I found myself this week in an introspective place because of medical issues with my sister. The music I listen to has shifted to fit that mood which in turn has given intensity to the introspection; YouTube somehow in its magical algorithm detected this shift and recommended videos from the Bones of Quietude of which I have been immersed. On Saturday, I broke bread with a man who had recently connected to his core wound, and though he protected that sacred place, I caught a brief glimpse (not from a desire to intrude, it’s simply the way my mind is wired to work so that I’m better able to offer the support needed in the moment; also, the brief glimpse may have been allowed with intention— the moment passed in a flash and so I’m unsure). The recognition of what I touched spread my awareness over my existence, and so here I am, listening to the chants of Quietude, pondering life, and writing this blog. It is a vulnerable exercise, and I am curious where it will go.

Our wounds are a difficult thing to fully understand. I’m writing from my experience and of course that comes with plenty of judgments. At the same time, there are pieces that are data where for others it might be judgments because of the way my mind interacts and processes the world. For a long time, I was defined by the wound—the wound had swallowed me whole, and my spiritual and emotional being was trapped within. Adding to that, I was a prisoner in my own mind. It’s difficult to describe, but I was in a NI-TI loop (introverted intuitive / introverted thinking) for around 3 decades (which is a very long time indeed). I had minimal perception of what occurred outside of my body—someone could be screaming right next to me, and I would not be aware. Yet there was enough external sensory perception for me to move through the world, do things (especially work), and understand danger. I was always on high alert, always without exception in a fight or flight mode, and I think that’s way I was able to maintain a kind of external awareness despite being hyper-disassociated.

In private, I wept, and this occurred throughout the day but in public I was in lockdown. Emotional pain was always present, and with that came physical pain as though someone stabbed me continuously with blades and hairpins. Twice a week, I drank alcohol to the boundary of tipsy and drunk, and I cranked up the stereo, lit candles, and danced free form as the pain receded. I knew that the alcohol resolved no issues, but it served a valuable purpose—on those nights, I had around 3 hours where the pain could not reach me. I was free, much like Londo Mollari with his keeper. Though fleeting, it gave me hope during the week, and something to strive for, to make it to the next weekend when I could once again have a brief respite from the ever-present pain.
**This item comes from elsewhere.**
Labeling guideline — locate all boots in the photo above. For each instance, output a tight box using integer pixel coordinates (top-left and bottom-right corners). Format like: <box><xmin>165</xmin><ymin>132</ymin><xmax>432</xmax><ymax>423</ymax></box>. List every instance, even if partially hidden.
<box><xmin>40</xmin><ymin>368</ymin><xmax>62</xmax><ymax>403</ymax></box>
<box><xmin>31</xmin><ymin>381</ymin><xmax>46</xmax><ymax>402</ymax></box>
But one weekend, the pain was simply too intense. That night is a blur, but I remember weeping with intensity unusual even for me. The weeping went on for hours, and I was unable to drink any alcohol. Around midnight, I began to black out. Dark shadows started to fill in the world, and my body grew quiet heavy. I crumbled to the floor; my heart beating slow and ponderous. My consciousness streamed into the cosmos, and I thought I would soon pass out and not wake up. I prayed, with every neuron and cell of my flesh and bones, I pleaded with God to take the pain away—that I could no longer take it, that I was ashamed of my weakness, and then I blacked out.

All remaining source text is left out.